Donation-partage : attention au délai pour contester

La contestation doit en principe être exprimée dans un délai de cinq ans après l’acte notarié, mais le contestataire peut obtenir une prolongation s’il prouve qu’il n’a pas pu alors se rendre compte de l’inégalité, vient de rappeler la Cour de cassation.

Transmission impôt à la source don argent

Les enfants peuvent contester une donation-partage s’ils estiment avoir été spoliés, mais le délai pour ce faire peut être variable, et parfois assez bref.

La Cour de cassation l’a rappelé, la contestation doit en principe être exprimée dans un délai de cinq ans après l’acte notarié, mais le contestataire peut obtenir une prolongation s’il prouve qu’il n’a pas pu alors se rendre compte de l’inégalité. L’incertitude se règle donc au cas par cas et la Cour, cette fois, a admis qu’un des enfants n’ait pu être informé de l’inégalité que sept ans après l’acte de donation-partage.
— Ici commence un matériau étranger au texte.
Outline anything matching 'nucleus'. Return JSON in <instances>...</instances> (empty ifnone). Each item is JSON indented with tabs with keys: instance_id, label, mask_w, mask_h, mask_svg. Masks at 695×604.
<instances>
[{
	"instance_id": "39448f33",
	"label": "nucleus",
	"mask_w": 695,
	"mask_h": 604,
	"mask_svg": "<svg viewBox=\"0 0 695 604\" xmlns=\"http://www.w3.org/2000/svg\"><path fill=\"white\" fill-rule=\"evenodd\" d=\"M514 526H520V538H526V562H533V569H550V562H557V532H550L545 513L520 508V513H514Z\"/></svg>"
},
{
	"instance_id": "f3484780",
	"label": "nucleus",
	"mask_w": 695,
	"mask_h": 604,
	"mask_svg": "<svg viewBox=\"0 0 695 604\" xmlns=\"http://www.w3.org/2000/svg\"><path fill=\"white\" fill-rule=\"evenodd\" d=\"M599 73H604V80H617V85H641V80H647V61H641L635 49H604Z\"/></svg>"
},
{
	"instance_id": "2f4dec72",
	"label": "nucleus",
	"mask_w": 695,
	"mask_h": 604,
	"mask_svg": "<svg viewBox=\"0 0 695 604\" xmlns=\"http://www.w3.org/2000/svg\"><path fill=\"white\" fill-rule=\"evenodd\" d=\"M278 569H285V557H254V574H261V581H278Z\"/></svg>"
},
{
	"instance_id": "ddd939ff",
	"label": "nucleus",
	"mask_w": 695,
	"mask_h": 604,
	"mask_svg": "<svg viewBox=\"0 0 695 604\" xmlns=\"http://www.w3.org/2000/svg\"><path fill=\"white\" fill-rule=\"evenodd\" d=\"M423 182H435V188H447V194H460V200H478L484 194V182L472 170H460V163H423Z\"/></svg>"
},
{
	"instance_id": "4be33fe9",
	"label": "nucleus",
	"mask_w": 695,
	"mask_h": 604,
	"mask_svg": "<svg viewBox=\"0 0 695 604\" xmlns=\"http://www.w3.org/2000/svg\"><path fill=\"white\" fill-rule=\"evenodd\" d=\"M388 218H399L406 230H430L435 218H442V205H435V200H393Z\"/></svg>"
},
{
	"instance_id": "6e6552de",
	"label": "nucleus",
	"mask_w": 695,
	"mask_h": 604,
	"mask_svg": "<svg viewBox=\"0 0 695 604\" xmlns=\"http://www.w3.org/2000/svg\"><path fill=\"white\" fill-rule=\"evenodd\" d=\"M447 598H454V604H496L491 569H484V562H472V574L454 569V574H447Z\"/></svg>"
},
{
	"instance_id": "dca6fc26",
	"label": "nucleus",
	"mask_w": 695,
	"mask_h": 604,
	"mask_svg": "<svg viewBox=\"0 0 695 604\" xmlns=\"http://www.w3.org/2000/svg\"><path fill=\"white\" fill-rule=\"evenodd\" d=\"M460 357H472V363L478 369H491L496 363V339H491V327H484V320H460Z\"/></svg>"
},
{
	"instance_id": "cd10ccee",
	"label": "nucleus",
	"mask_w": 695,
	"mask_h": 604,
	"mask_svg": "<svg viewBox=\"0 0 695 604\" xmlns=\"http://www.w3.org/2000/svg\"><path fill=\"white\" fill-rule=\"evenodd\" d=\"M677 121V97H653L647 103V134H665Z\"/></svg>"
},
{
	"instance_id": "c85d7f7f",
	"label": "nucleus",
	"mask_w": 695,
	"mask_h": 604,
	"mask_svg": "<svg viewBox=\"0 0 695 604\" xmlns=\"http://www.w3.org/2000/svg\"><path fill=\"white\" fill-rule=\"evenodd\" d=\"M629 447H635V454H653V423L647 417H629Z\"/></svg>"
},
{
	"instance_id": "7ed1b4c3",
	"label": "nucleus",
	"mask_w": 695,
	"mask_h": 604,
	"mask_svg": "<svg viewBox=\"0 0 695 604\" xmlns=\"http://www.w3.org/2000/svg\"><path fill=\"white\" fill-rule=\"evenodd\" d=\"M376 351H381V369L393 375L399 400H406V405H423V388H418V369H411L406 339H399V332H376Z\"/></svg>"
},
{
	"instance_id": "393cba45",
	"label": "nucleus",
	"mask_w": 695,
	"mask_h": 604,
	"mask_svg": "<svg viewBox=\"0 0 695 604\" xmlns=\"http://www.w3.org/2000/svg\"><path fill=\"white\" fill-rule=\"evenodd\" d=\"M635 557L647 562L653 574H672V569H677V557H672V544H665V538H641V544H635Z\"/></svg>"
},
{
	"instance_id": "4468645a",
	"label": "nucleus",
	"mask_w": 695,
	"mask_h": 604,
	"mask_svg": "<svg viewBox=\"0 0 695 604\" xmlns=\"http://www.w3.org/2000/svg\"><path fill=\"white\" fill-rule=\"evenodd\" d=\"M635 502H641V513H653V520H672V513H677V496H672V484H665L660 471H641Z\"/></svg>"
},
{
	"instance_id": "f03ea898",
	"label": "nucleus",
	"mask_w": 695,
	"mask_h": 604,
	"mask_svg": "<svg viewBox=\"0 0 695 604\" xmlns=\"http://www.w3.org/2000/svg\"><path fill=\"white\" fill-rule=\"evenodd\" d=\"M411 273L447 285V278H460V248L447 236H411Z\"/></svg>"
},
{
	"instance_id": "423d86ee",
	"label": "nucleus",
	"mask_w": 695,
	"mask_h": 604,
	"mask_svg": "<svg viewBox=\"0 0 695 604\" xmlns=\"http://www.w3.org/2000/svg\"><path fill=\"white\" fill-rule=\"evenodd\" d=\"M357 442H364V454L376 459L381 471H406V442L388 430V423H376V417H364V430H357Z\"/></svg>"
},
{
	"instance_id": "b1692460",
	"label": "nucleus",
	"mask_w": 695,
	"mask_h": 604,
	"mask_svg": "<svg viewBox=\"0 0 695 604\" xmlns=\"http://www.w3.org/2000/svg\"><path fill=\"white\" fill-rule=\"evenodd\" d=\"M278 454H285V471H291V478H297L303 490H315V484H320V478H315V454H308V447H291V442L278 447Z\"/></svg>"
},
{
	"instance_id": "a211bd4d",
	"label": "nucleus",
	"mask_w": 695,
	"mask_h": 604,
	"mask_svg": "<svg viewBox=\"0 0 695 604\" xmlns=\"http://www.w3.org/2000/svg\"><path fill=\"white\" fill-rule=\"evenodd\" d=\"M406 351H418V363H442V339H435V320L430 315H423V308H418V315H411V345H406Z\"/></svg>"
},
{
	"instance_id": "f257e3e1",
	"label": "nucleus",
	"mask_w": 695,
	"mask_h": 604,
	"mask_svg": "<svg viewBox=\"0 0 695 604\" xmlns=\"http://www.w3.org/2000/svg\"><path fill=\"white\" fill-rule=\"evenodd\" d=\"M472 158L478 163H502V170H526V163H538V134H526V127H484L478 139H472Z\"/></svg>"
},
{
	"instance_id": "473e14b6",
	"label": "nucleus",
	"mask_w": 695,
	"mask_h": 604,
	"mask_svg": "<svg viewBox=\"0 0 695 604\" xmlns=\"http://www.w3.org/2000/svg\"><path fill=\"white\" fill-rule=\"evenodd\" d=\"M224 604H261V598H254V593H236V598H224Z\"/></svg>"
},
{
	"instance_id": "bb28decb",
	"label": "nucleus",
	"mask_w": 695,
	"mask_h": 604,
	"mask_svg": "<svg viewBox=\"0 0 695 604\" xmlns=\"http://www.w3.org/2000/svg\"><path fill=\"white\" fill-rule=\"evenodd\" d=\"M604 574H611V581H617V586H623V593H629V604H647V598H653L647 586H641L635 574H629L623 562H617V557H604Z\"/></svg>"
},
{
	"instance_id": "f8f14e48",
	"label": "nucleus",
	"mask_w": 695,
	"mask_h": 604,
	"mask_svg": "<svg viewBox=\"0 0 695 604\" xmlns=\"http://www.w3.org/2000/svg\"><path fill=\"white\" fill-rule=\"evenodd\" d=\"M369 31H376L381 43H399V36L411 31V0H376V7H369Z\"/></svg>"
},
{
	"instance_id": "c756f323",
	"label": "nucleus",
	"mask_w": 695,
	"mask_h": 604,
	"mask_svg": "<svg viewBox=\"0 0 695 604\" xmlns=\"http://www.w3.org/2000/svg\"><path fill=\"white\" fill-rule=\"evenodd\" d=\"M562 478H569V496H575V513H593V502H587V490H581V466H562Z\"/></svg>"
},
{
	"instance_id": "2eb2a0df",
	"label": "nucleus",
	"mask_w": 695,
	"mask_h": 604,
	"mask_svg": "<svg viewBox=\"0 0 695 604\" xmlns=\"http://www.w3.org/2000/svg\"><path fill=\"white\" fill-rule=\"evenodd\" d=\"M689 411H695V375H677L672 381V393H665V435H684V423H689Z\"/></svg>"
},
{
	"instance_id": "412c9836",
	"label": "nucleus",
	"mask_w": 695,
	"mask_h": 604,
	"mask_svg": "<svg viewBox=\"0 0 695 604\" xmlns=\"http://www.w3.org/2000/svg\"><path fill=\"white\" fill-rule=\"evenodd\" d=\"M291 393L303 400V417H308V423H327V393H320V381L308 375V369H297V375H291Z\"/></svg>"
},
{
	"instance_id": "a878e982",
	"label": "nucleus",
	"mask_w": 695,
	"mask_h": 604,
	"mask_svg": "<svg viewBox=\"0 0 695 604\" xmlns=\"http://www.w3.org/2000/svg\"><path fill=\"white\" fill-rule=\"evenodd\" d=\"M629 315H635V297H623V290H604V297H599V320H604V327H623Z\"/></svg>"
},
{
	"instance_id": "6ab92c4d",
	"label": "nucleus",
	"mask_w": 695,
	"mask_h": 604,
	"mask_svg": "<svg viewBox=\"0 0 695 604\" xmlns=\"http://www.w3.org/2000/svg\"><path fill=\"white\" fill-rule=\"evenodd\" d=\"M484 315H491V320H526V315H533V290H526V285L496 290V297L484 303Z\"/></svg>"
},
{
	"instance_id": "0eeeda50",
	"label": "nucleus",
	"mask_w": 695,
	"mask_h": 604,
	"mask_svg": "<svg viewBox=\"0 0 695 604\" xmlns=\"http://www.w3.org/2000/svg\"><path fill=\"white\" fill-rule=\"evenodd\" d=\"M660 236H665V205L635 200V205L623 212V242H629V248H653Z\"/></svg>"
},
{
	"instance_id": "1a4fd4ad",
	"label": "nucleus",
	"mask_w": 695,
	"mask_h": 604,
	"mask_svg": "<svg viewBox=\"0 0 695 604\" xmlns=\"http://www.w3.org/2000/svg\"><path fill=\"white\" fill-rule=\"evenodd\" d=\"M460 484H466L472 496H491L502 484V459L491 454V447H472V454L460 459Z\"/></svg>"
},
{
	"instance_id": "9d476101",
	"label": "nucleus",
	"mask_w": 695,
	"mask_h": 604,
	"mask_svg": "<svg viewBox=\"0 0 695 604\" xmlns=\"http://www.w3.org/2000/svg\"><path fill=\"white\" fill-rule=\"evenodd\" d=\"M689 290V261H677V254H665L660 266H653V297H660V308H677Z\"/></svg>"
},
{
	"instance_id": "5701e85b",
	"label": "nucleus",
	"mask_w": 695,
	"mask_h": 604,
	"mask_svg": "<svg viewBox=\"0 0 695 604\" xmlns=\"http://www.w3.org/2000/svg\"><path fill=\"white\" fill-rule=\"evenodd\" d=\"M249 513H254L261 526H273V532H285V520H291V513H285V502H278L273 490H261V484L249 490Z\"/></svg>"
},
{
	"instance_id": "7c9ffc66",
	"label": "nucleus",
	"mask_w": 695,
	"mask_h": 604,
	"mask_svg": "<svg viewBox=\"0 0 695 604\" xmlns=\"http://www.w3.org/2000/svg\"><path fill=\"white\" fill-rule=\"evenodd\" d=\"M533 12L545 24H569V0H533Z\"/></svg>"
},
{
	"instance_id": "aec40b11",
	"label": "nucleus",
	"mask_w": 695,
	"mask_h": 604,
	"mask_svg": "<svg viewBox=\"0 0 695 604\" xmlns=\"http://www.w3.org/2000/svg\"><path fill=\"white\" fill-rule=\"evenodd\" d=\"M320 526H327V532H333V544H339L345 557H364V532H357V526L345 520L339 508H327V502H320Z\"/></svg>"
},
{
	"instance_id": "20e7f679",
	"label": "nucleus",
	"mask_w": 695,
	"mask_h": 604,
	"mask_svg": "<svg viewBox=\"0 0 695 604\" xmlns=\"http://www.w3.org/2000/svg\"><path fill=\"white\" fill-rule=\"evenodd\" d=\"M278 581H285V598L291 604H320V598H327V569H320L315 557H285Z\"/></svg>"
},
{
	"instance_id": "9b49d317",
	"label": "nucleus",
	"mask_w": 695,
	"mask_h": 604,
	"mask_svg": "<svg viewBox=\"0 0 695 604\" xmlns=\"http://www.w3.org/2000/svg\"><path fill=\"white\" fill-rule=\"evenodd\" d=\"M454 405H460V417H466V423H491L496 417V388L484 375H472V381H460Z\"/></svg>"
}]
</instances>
Les parents avaient partagé maisons et terres agricoles entre leurs enfants. Après leur décès, plusieurs années plus tard, celui qui avait reçu un bâtiment a fait réaliser une expertise qui a révélé l’inégalité des lots. Ce fils a alors estimé avoir été victime d’un dol, c’est-à-dire d’une erreur sur la valeur de sa part, sciemment organisée à l’époque par son frère. Ce frère, disait-il, connaissait parfaitement, grâce à ses fonctions, la valeur réelle des terres qui ont été sous-évaluées dans sa part lors de la donation-partage.

Réclamation irrecevable si la prescription courait à compter de l’acte notarié

La justice a hésité à admettre sa réclamation. Elle devait fixer le point de départ du délai de prescription de cinq ans. Si ce point de départ remontait à l’acte notarié, l’affaire était prescrite et la réclamation irrecevable. Si ce point de départ remontait au contraire à l’expertise récente, la réclamation avait été présentée moins de cinq ans plus tard, elle n’était pas prescrite et l’affaire pouvait être examinée.

Le fils mécontent a finalement obtenu gain de cause. Il a dû, pour cela, prouver son incapacité à connaître la valeur réelle des biens partagés. Le délai pour invoquer une nullité ne court que du jour où elle a pu être découverte, énonce le code civil.

(Cass. Civ 1, 4.11.2020, W 19-14.769).